» **Assignment**
After removing every image, reproduce the data exactly as it appears.
--- Records for the exercise ---
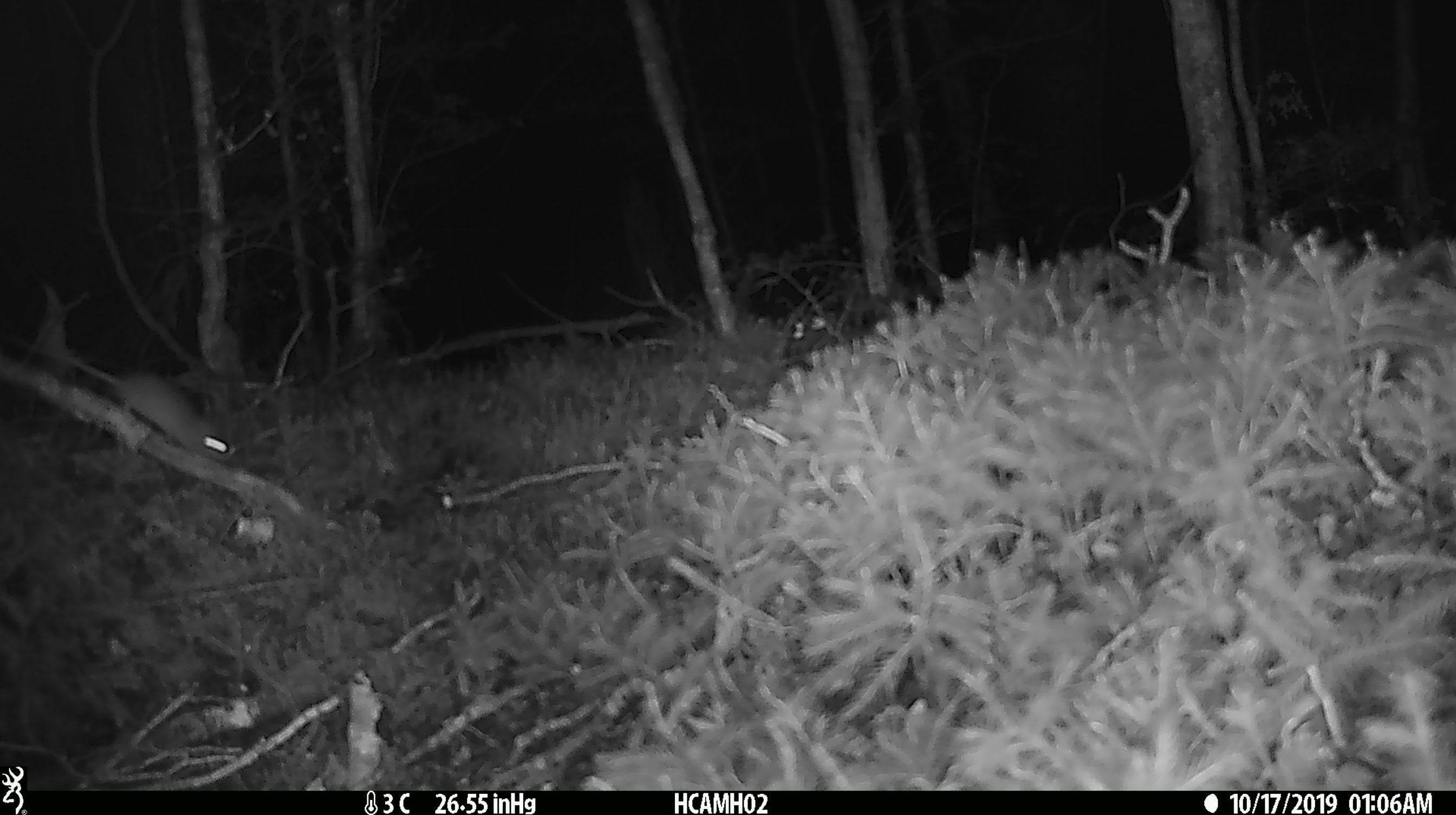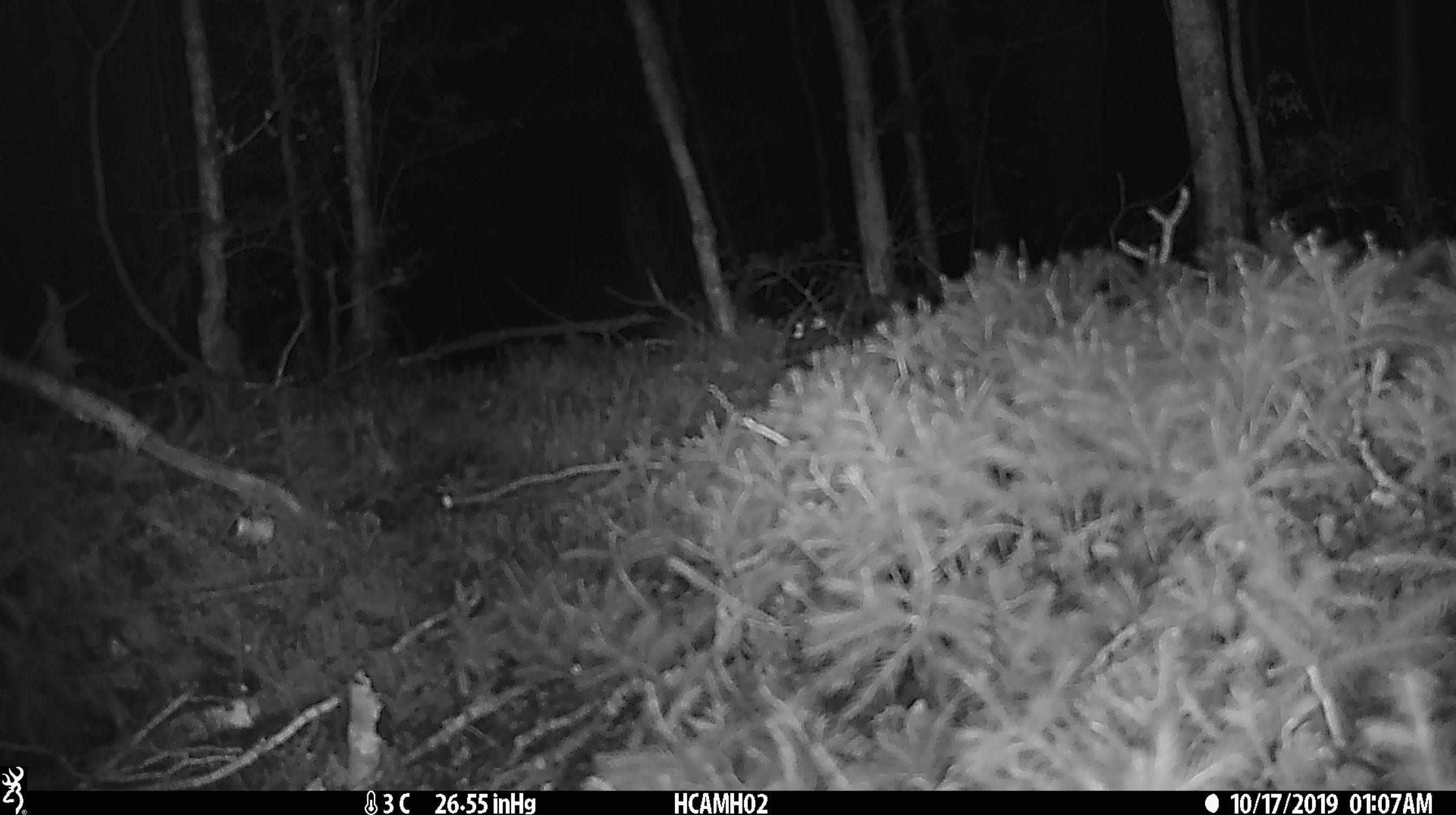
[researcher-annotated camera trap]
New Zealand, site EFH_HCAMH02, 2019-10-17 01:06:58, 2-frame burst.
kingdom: Animalia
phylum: Chordata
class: Mammalia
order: Rodentia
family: Muridae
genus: Mus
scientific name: Mus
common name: mouse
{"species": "mouse (Mus)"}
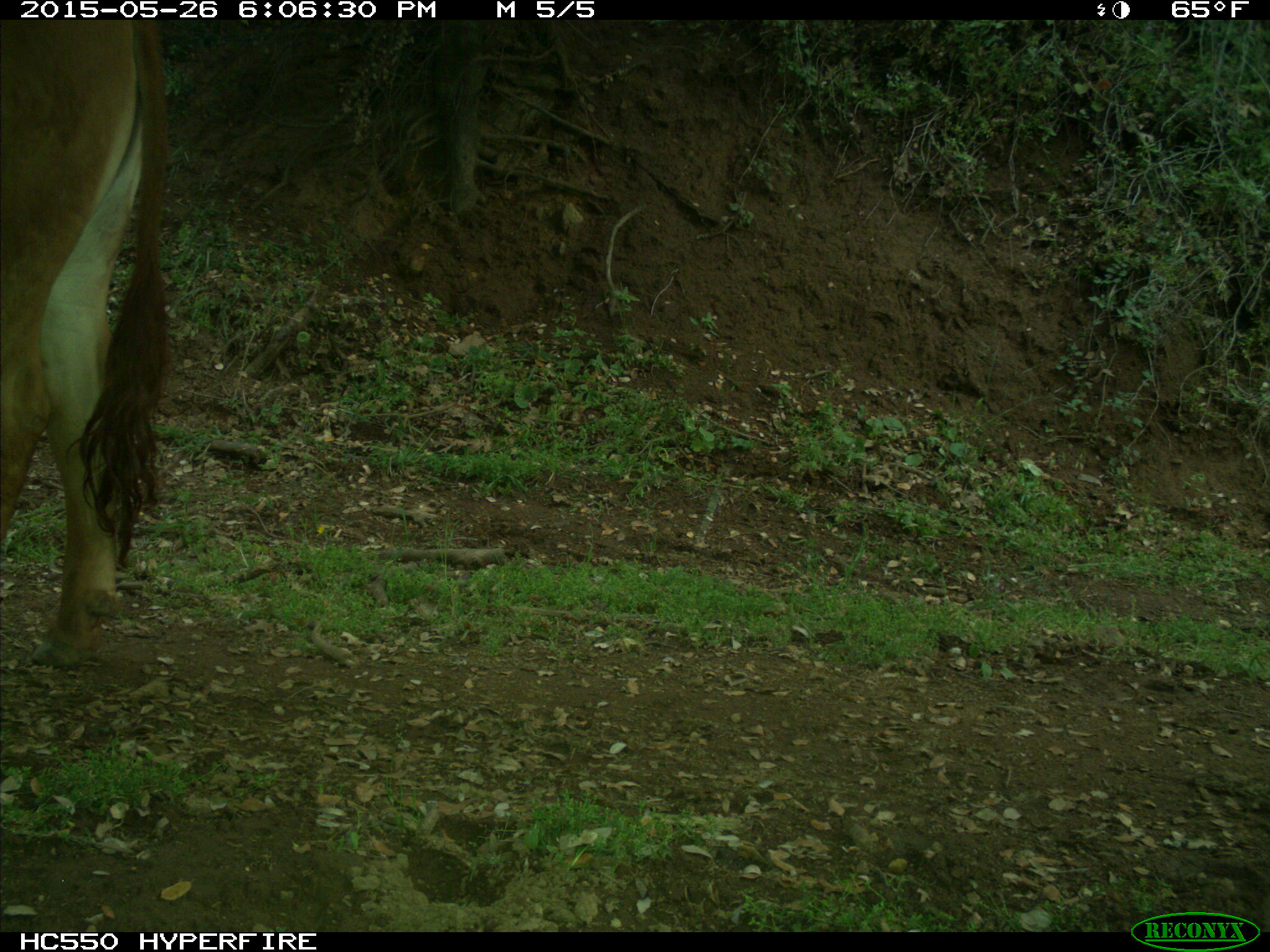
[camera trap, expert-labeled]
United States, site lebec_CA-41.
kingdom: Animalia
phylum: Chordata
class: Mammalia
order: Artiodactyla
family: Bovidae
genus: Bos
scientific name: Bos taurus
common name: domestic cow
---
» **Answer section**
[researcher-annotated camera trap]
New Zealand, site EFH_HCAMH02, 2019-10-17 01:06:58, 2-frame burst.
kingdom: Animalia
phylum: Chordata
class: Mammalia
order: Rodentia
family: Muridae
genus: Mus
scientific name: Mus
common name: mouse
{"species": "mouse (Mus)"}
[camera trap, expert-labeled]
United States, site lebec_CA-41.
kingdom: Animalia
phylum: Chordata
class: Mammalia
order: Artiodactyla
family: Bovidae
genus: Bos
scientific name: Bos taurus
common name: domestic cow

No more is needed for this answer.